TITLE:
Dirty Data between Errors and Their Handling—A Firsthand Experience in Solving Dirty Data from Within
AUTHORS:
Faheem Bukhatwa, Ahmed Laarfi, Ismahan Salem
KEYWORDS:
Data Science, Database, Artificial Intelligence, System Analysis, Big Data
JOURNAL NAME:
International Journal of Intelligence Science,
Vol.13 No.2,
April
28,
2023
ABSTRACT: Managing
large amounts of data is becoming part of everyday life in most organizations.

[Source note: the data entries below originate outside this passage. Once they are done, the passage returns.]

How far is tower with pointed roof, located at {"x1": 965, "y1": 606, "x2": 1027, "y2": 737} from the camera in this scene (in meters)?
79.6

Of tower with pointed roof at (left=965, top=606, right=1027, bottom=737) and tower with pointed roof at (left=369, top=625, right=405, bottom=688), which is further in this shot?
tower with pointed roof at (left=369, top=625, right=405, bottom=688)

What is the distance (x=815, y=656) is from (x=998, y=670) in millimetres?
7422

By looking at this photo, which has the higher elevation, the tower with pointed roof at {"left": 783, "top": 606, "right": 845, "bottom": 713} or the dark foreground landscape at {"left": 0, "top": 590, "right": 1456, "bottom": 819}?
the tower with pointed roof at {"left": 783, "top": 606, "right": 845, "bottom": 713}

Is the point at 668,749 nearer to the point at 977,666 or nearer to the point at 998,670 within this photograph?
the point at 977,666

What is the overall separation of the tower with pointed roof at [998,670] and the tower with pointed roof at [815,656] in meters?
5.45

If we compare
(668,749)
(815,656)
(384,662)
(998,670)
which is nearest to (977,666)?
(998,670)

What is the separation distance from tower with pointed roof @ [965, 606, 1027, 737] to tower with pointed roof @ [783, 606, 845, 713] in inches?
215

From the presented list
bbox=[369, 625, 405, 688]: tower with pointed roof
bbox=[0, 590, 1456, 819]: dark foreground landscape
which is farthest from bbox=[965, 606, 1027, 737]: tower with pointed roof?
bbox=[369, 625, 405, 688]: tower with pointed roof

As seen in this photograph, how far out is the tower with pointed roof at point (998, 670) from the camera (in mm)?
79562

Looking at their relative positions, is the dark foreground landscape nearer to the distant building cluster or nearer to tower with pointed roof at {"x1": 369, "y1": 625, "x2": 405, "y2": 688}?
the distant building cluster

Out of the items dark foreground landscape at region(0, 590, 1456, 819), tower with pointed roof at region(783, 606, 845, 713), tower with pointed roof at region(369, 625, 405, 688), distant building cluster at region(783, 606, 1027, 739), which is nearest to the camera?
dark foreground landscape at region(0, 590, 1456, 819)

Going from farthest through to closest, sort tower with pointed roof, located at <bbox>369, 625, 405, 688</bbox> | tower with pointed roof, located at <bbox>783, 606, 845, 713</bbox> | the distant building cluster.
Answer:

Handling, analyzing, searching, and making predictions from big data is
becoming the norm for many organizations of many interests. Big data provides
the foundations for more benefits and higher values to be extracted from big
data. As big data comes with countless benefits, it also comes with many
challenges to fulfilling its expectations. Some of those problems haunting big
data banks are being termed dirty data. This paper focuses on dirty data while
working on an organization’s natural live information system. The author was
responsible for studying and analyzing a faltering information system and
planning and carrying out the required solutions and fixes. The importance of
the work carried out lies in the high level of dirty data observed in the
system. Therefore, this paper is based on the part of dirty data—the paper focuses on how the team suffered from dirty data and how it was dealt with.